Trooping the Colour is social as well as a ceremonial occasion and in the stands overlooking the parade ground were the wives, girlfriends and parents of the guardsmen and officers on parade.
The event featured around 1,400 servicemen in total and hundreds of Guardsmen were lined up on the parade ground waiting to be inspected by the Queen.
The colour, or ceremonial regimental flag, being paraded this year was from the 1st Battalion Grenadier Guards, a frontline infantry regiment of the British Army when not performing ceremonial duties.
Their lineage can be traced back to 1656 when the military unit was raised as the sovereign’s bodyguards by King Charles II while in exile in Bruges.
Harry, Meghan, Kate and the other royals – including the Earl and Countess of Wessex and their children the Viscount Severn and Lady Louise Windsor – watched events from Wellington’s office overlooking Horse Guards.
Among the guests was Theresa May who formally stepped down as Prime Minister on Friday, but will remain in office until an successor has been appointed.

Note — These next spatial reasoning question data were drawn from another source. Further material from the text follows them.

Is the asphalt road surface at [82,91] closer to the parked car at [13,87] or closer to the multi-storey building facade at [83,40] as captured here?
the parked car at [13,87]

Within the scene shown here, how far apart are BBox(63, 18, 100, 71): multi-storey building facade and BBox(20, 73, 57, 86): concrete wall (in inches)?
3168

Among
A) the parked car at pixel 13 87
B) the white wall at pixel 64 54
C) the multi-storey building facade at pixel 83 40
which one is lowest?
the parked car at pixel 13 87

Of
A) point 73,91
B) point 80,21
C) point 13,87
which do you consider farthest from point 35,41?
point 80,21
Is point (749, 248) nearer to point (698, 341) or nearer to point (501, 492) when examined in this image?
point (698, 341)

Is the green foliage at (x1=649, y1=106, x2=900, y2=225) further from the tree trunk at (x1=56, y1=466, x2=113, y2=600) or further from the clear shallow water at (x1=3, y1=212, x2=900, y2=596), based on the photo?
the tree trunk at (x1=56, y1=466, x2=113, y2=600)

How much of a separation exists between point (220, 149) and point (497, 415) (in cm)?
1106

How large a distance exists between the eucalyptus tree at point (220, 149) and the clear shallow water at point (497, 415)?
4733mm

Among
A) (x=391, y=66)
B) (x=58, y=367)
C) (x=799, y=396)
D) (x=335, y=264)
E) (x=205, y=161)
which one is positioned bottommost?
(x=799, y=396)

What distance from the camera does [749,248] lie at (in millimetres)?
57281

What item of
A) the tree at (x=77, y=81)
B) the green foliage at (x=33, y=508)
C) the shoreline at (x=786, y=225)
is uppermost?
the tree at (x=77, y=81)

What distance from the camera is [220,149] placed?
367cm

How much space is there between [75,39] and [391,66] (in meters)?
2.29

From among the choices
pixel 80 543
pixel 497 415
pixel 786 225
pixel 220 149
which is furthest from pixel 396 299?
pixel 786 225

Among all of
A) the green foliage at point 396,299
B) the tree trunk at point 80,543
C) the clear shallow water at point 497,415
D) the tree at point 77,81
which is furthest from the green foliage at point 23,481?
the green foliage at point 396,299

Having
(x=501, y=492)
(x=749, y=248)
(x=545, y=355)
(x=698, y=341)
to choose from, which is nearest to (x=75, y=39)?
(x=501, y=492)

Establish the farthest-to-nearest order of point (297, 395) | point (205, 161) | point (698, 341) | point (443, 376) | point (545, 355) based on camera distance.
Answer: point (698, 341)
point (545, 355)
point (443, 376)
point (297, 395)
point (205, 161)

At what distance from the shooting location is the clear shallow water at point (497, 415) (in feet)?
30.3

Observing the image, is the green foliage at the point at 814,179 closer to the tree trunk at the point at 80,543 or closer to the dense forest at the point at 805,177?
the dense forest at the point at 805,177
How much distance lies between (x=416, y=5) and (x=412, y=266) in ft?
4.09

Soon after the Queen arrived on the parade ground the national anthem was played and a horse could be seen running across the open space after apparently unseating its rider.
The Queen began the ceremony by inspecting the lines of guardsmen on the parade ground, casting a critical eye over the soldiers as she passed in her carriage followed by the royal colonels on horseback.
Colours, or flags, were carried, or “trooped”, down the rank so that they could be seen and recognised by the soldiers.
In the 18th century, guards from the royal palaces assembled daily on Horse Guards to “troop the colours”, and in 1748 it was announced that the parade would also mark the Sovereign’s official birthday.
The Queen’s actual birthday was on April 21 when she turned 93.
The massed bands of the Household Division and the Mounted Band of the Household Calvary provided the musical backing for the ceremony.
While also taking part was the King’s Troop Royal Horse Artillery, who will fire a 41-gun salute in Green Park to mark the Queen’s official birthday.
The colour was first trooped through the ranks of soldiers before the guardsmen marched past the Queen, first in slow then in quick time.
Spectators were treated to the sight of precision marching with each Guardsman having trod more than 270 miles in rehearsals and taken more than half a million steps.